--- Begin TEXT BLOCK ---

The subject is alittle bit fuzzy as I could not write something else more descriptive...

Here is what I mean and am struggling with:

Inside vcenter, when creating a portgroup for a distributed switch, I can configure uplink teaming and failover assuming I have at least two vmnics been recognized by vsphere. However which port/vnic inside UCS really represent the vmnics I am using for portgroup uplinks?

The issue I have is I configure VLANs for vNIC inside UCS but somehow they doesnot seem like to be corresponding to my portgroup uplinks inside vsphere...

Does this make sense?

5 Replies 5

Walter Dey
VIP Alumni
VIP Alumni

Please have a look at

Configure the Hosts

vSphere Host Configuration

Configure a New Distributed Port Group for a dvSwitch

and check

For VMware host use active/active NIC load balancing based on vPort-ID.

Don't use LACP and/or load balancing based on IP,

 VMware DVS supports LACP, but UCS FI's don’t. Southbound !!

--- End TEXT BLOCK ---
--- Begin INFORMATION PROVIDED ---

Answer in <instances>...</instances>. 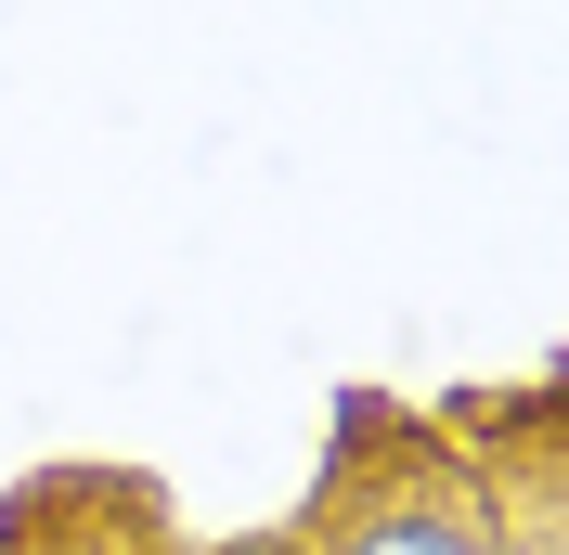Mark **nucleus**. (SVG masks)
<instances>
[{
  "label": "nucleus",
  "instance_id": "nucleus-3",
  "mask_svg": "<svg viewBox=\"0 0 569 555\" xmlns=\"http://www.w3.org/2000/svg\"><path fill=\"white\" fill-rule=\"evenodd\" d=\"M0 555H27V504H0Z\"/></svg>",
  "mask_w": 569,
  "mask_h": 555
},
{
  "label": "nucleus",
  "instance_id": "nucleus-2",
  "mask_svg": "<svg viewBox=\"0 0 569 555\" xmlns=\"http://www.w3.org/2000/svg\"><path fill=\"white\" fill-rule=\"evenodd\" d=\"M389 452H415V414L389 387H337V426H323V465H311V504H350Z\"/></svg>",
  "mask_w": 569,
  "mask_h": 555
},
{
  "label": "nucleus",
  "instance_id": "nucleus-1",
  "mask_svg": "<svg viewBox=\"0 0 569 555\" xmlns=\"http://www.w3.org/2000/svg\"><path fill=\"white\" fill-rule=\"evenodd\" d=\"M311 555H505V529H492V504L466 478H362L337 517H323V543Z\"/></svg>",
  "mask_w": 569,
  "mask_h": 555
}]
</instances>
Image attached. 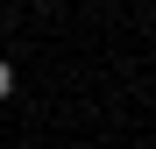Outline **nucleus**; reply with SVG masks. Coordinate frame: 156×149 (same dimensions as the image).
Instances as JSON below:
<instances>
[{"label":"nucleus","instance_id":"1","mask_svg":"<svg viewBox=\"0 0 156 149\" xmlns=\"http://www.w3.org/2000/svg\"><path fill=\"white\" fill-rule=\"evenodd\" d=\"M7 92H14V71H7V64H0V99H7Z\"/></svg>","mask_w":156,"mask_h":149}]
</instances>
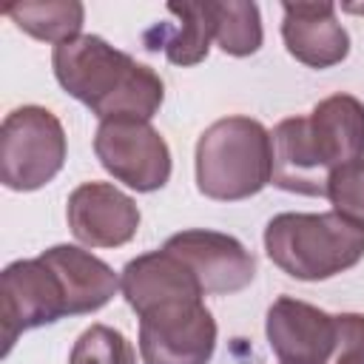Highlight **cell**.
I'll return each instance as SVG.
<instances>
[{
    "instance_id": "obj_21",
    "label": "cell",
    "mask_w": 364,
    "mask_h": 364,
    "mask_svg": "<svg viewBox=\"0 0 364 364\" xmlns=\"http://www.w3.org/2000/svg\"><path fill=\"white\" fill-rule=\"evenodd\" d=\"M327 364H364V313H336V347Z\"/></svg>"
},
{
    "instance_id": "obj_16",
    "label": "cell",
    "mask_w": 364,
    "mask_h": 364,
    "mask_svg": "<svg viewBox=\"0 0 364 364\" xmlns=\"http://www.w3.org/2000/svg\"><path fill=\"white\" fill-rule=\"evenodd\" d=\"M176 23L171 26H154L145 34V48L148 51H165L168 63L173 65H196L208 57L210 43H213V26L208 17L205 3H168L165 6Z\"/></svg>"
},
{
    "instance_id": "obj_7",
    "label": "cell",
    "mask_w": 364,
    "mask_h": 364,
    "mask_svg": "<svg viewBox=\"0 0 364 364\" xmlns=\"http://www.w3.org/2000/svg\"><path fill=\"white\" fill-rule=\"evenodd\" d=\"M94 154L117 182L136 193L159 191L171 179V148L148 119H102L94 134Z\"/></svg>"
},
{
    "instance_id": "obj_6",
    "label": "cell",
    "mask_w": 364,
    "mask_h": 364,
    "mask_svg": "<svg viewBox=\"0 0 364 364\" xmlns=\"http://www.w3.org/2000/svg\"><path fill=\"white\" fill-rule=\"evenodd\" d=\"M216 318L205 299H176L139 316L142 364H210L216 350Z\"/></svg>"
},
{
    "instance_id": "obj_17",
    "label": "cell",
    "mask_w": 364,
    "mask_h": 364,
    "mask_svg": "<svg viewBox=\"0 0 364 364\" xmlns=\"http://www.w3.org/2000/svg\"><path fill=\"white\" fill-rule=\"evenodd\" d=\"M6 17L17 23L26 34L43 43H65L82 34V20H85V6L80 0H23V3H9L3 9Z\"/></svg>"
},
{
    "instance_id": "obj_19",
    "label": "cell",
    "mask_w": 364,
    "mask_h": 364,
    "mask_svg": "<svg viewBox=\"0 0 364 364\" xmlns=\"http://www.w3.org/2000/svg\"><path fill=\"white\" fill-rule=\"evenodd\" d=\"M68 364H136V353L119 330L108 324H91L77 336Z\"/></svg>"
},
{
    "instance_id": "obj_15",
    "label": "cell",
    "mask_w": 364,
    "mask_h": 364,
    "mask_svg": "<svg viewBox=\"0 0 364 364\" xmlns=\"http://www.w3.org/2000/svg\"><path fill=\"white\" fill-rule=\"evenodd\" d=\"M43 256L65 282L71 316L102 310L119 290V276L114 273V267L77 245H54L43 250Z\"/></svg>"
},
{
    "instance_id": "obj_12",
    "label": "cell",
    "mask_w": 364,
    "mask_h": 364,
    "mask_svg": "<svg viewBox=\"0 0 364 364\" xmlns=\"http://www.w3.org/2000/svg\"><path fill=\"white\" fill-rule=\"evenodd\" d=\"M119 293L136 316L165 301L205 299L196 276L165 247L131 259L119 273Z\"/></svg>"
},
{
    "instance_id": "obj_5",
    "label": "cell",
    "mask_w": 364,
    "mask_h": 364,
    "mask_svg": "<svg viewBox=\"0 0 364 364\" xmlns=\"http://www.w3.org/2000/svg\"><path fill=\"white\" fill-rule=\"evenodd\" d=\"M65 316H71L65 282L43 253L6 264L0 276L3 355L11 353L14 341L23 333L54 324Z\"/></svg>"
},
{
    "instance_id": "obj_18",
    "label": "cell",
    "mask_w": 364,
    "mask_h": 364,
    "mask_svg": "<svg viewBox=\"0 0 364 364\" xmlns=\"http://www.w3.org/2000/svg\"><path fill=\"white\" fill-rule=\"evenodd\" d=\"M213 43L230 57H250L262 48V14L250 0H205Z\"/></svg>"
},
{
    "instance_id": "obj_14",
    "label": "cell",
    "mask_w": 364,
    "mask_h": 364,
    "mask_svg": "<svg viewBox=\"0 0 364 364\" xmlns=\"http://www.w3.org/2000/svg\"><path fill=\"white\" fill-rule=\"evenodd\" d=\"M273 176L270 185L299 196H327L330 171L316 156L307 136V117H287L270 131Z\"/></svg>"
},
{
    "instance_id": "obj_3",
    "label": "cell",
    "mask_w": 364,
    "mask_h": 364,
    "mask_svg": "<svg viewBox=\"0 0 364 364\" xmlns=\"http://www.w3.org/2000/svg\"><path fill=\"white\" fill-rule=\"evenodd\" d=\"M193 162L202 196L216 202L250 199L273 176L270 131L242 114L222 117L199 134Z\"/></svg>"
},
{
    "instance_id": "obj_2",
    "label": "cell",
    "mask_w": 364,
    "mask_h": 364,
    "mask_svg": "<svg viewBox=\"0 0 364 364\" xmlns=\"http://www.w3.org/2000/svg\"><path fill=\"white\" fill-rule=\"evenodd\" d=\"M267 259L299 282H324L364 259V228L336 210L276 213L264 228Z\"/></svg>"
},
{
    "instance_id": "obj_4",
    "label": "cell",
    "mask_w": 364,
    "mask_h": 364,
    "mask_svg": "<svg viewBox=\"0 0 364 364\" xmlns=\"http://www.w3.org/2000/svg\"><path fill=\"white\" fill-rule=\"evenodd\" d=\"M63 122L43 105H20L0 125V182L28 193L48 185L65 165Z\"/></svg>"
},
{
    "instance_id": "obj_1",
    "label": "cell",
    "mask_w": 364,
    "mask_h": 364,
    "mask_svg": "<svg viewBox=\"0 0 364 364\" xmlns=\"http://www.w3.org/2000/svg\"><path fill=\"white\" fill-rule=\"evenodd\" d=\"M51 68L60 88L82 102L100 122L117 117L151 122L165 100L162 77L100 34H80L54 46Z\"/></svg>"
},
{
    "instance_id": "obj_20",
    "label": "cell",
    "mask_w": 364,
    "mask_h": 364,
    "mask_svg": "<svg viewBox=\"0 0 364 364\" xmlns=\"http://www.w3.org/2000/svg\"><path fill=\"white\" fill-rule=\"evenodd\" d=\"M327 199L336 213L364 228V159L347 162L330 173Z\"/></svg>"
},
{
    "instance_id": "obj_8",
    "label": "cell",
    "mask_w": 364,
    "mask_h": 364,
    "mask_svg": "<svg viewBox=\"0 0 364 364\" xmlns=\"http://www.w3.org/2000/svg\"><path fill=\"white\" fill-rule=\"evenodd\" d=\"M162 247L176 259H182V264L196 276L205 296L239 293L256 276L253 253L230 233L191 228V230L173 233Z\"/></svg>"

--- End INFORMATION PROVIDED ---

◆ EXERCISE INSTRUCTIONS:
[a] In the forum thread on vSphere and UCS networking, what kind of NIC load balancing does the reply recommend for a VMware host?
[b] For each statement, say whether the forum thread on vSphere and UCS networking supports it, and quote the words that decide it: (i) The reply advises using LACP. (ii) VLANs for vNICs are configured inside UCS. (iii) VMware DVS supports LACP.
[c] Write the next part of the forum thread on vSphere and UCS networking, starting after its final line.

◆ TASK-BY-TASK OUTPUTS:
[a] Active/active NIC load balancing based on vPort-ID.

[b]
(i) No: "Don't use LACP and/or load balancing based on IP"
(ii) Yes: "I configure VLANs for vNIC inside UCS"
(iii) Yes: "VMware DVS supports LACP"

[c]
I do have the NIC teaming and failover configured as "Route based on originating virtual port" under portgroup. How can I verify which vNIC inside UCS represents vmnic1 and vmnic2 inside vsphere? I would need to see if UCS southbound links (total 4 links to each IOM) are configured as port channel.

Q: How can I verify which vNIC inside UCS represents vmnic1 and vmnic2 inside vsphere?

A: Usually vnic1 is vmnic1 in vSphere. In case of doubt, check the mac address in UCSM and vSphere to map these.

MAC address always works and is the final check.  YOu can also enable CDP on your connectivity policy and use cdp through the vsphere client. 

You can also run 'lspci | grep vmnic' in ESXi and it will show you what vmnic map to what physical adapters. Then you can use mac address to confirm in UCSM/CIMC.